Actions to take
A. In the bow forum thread below, rewrite the paragraph beginning "Not shot the 101" more briefly, keeping its main facts.
B. Please reproduce the bow forum thread below word for word, from "Has anyone on" to "(Feb 22, 2010)".
C. List every username that posts in the bow forum thread below.

Text to read

• • • • •

# Bowtech 101st Airborne?



## BruceM (Feb 16, 2010)

Has anyone on here written or have a link to an evaluation of items like drop away rests, stabilizers, sights ect. tested on the 101st airborne?
Thanks for help.
BruceM


----------



## mez (Feb 22, 2010)

Not shot the 101 but did have an 82nd. Brother has an 82nd as well and had some tuning issues and the Limb Driver fixed it. Bowtech recommended the rest for the bow. I like the Octane stabilizers and Spot Hogg for a sight. That combination worked well on my 82nd.


----------



## BruceM (Feb 16, 2010)

*Thank You*



mez said:


> Not shot the 101 but did have an 82nd. Brother has an 82nd as well and had some tuning issues and the Limb Driver fixed it. Bowtech recommended the rest for the bow. I like the Octane stabilizers and Spot Hogg for a sight. That combination worked well on my 82nd.


Thanks a bunch
BruceM


----------



## RifeVI (Feb 19, 2010)

*101st*

i love my 101st i shoot a trophytaker drop away and have no problems the only time i had any problems was then i was shooting a ripcord


----------



## RifeVI (Feb 19, 2010)

ive found that a longer stab helps i shoot a 12 inch fuse and i have a five pin fuse sight get a flat sting stopper replacement (just my oppinion)


----------

• • • • •

Recorded data

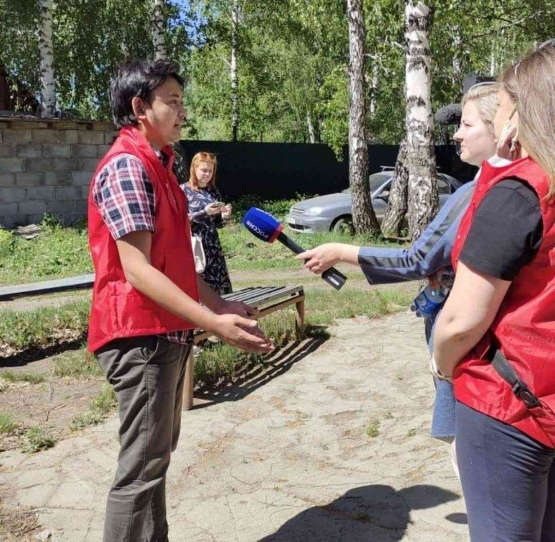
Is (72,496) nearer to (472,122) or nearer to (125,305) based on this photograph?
(125,305)

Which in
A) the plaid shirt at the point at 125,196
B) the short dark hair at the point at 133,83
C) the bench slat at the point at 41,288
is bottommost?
the bench slat at the point at 41,288

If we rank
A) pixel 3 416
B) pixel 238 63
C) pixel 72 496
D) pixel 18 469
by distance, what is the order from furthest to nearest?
pixel 238 63 < pixel 3 416 < pixel 18 469 < pixel 72 496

• • • • •

Solutions to the problems
A. mez hasn't shot the 101st but owned an 82nd. mez's brother also has an 82nd, and the Limb Driver rest, which Bowtech recommended for the bow, fixed its tuning issues. mez likes Octane stabilizers and a Spot Hogg sight, a combination that worked well on mez's 82nd.

B.
Has anyone on here written or have a link to an evaluation of items like drop away rests, stabilizers, sights ect. tested on the 101st airborne?
Thanks for help.
BruceM


----------



## mez (Feb 22, 2010)

C.
BruceM
mez
RifeVI